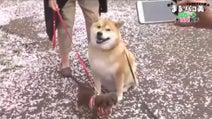 大久保佳代子 柴犬まると愛犬パコ美のお花見散歩で「母」の顔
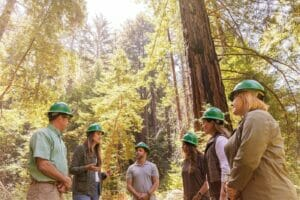 HP cuidará los bosquees del planeta gracias a un acuerdo con WWF.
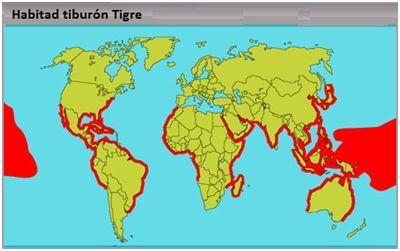 habitad tiburon tigre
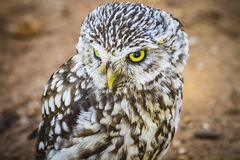 Predator, cute little owl, gray and yellow beak and white feathe Royalty Free Stock Photography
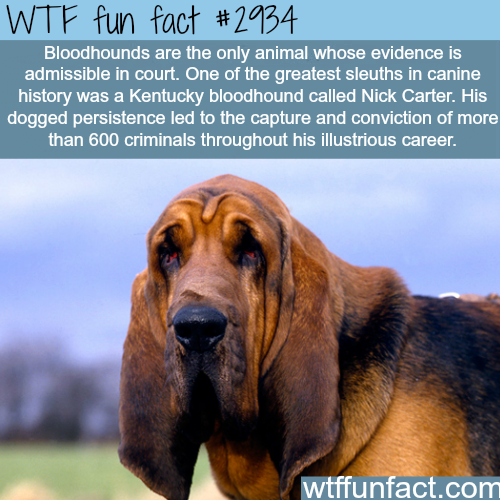 Bloodhounds is the only dog that.. - WTF fun facts | It's A Fact ...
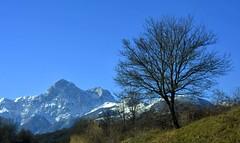 Corno Grande (2912 m) e Corno Piccolo (2655 m) (giorgiorodano46) Tags: gennaio2017 2017 january janvier giorgiorodano nikon gransasso abruzzo italy appennino apennines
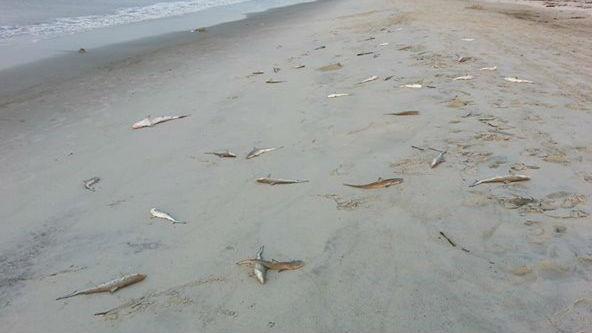 Oak Island dead sharks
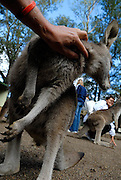 Kangaroo not at all interested in being patted, looking instead for food from tourists. Sydney, Australia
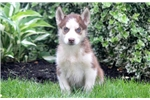 Picture of Bert - Siberian Husky Male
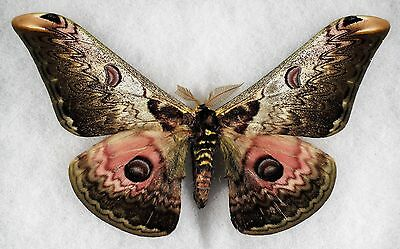 """Insect/Moth/ Moth ssp. - Male 6"""""""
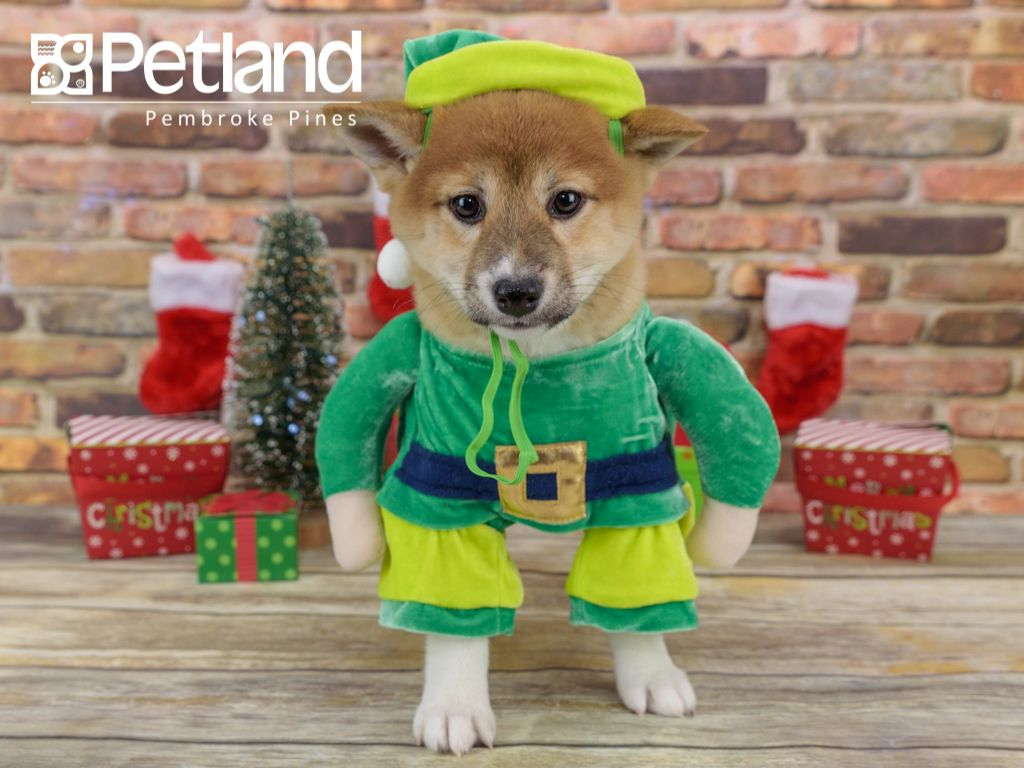 The Journey Of Life Is Sweeter With A Shiba Inu Find Your Perfect Match At Petland Pembroke Pines Puppy Friends Shiba Inu Pembroke Pines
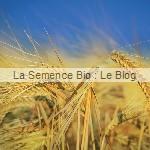 semis de seigle - engrais vert La Semence Bio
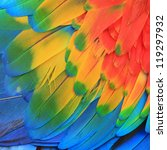 abstract of wing bird color... | Shutterstock . vector #119297932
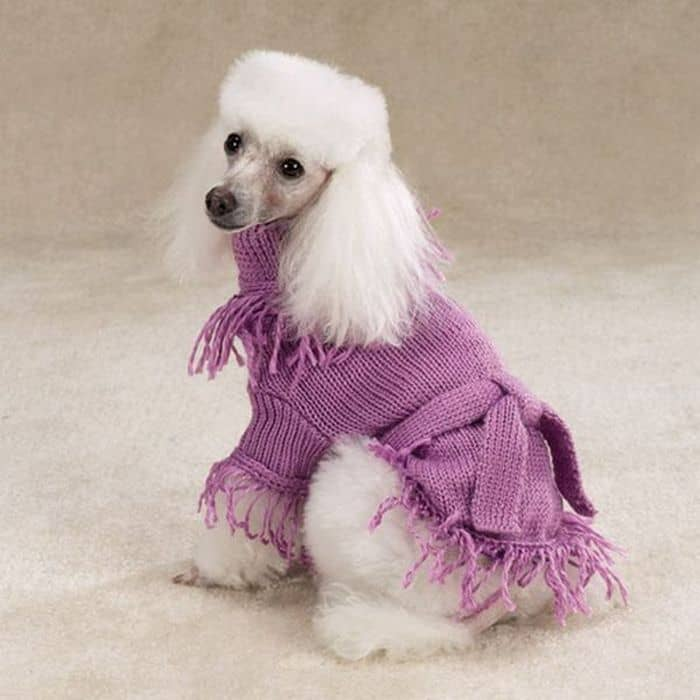 87 Well Dressed Animals That Will Make You LOL -34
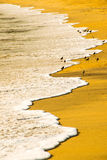 Birds resting on the shore Royalty Free Stock Photos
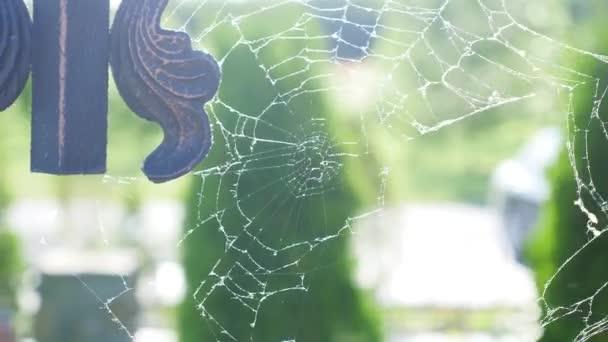 Ragnatela o spider web con alcune gocce d 39 acqua all 39 inizio for Finestra con gocce d acqua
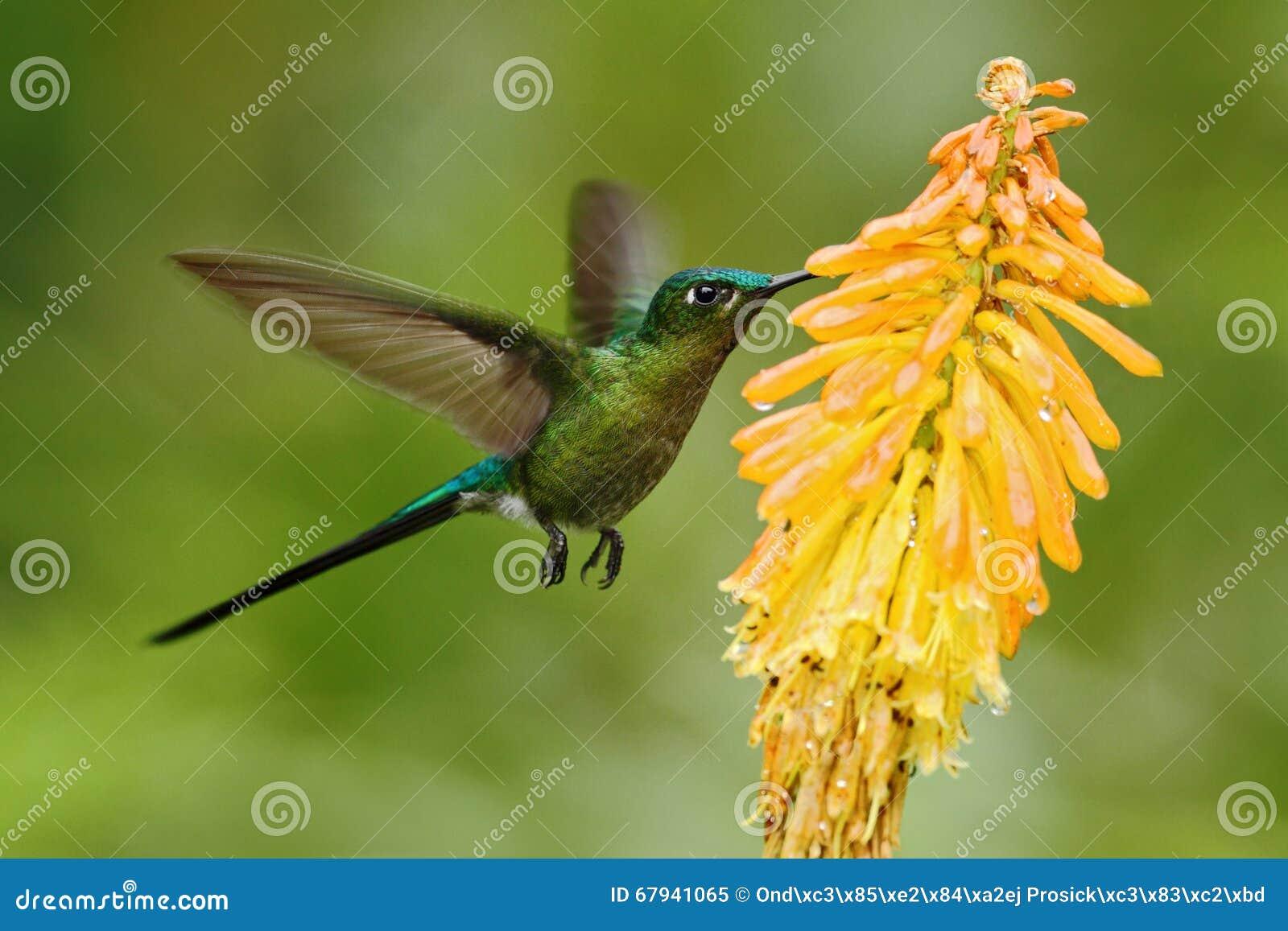 Hummingbird Long-tailed Sylph eating nectar from beautiful yellow flower in Ecuador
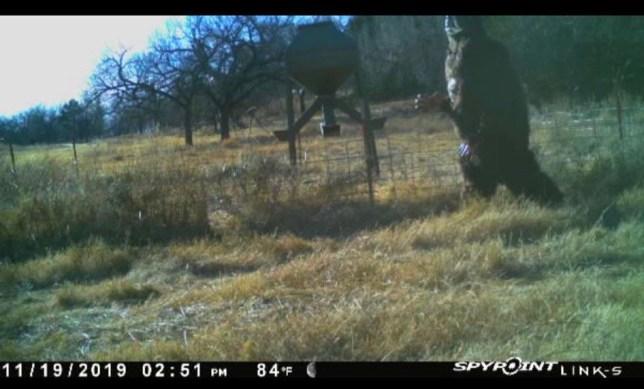 Here's 'Bigfoot' taking a stroll in Oklahoma (Jordy Mercer/Twitter)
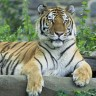 Držala sibirskog tigra kao kućnog ljubimca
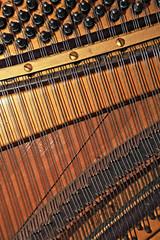 AD8A7448_au_g (thebiblioholic) Tags: piano strings deconstruction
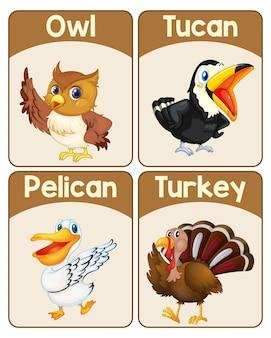 Conjunto de tarjeta educativa de palabras en inglés de pájaros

************

● **Try it**: Give every entry again verbatim, with no pictures.

● **Task output**:
 大久保佳代子 柴犬まると愛犬パコ美のお花見散歩で「母」の顔
 HP cuidará los bosquees del planeta gracias a un acuerdo con WWF.
 habitad tiburon tigre
 Predator, cute little owl, gray and yellow beak and white feathe Royalty Free Stock Photography
 Bloodhounds is the only dog that.. - WTF fun facts | It's A Fact ...
 Corno Grande (2912 m) e Corno Piccolo (2655 m) (giorgiorodano46) Tags: gennaio2017 2017 january janvier giorgiorodano nikon gransasso abruzzo italy appennino apennines
 Oak Island dead sharks
 Kangaroo not at all interested in being patted, looking instead for food from tourists. Sydney, Australia
 Picture of Bert - Siberian Husky Male
 """Insect/Moth/ Moth ssp. - Male 6"""""""
 The Journey Of Life Is Sweeter With A Shiba Inu Find Your Perfect Match At Petland Pembroke Pines Puppy Friends Shiba Inu Pembroke Pines
 semis de seigle - engrais vert La Semence Bio
 abstract of wing bird color... | Shutterstock . vector #119297932
 87 Well Dressed Animals That Will Make You LOL -34
 Birds resting on the shore Royalty Free Stock Photos
 Ragnatela o spider web con alcune gocce d 39 acqua all 39 inizio for Finestra con gocce d acqua
 Hummingbird Long-tailed Sylph eating nectar from beautiful yellow flower in Ecuador
 Here's 'Bigfoot' taking a stroll in Oklahoma (Jordy Mercer/Twitter)
 Držala sibirskog tigra kao kućnog ljubimca
 AD8A7448_au_g (thebiblioholic) Tags: piano strings deconstruction
 Conjunto de tarjeta educativa de palabras en inglés de pájaros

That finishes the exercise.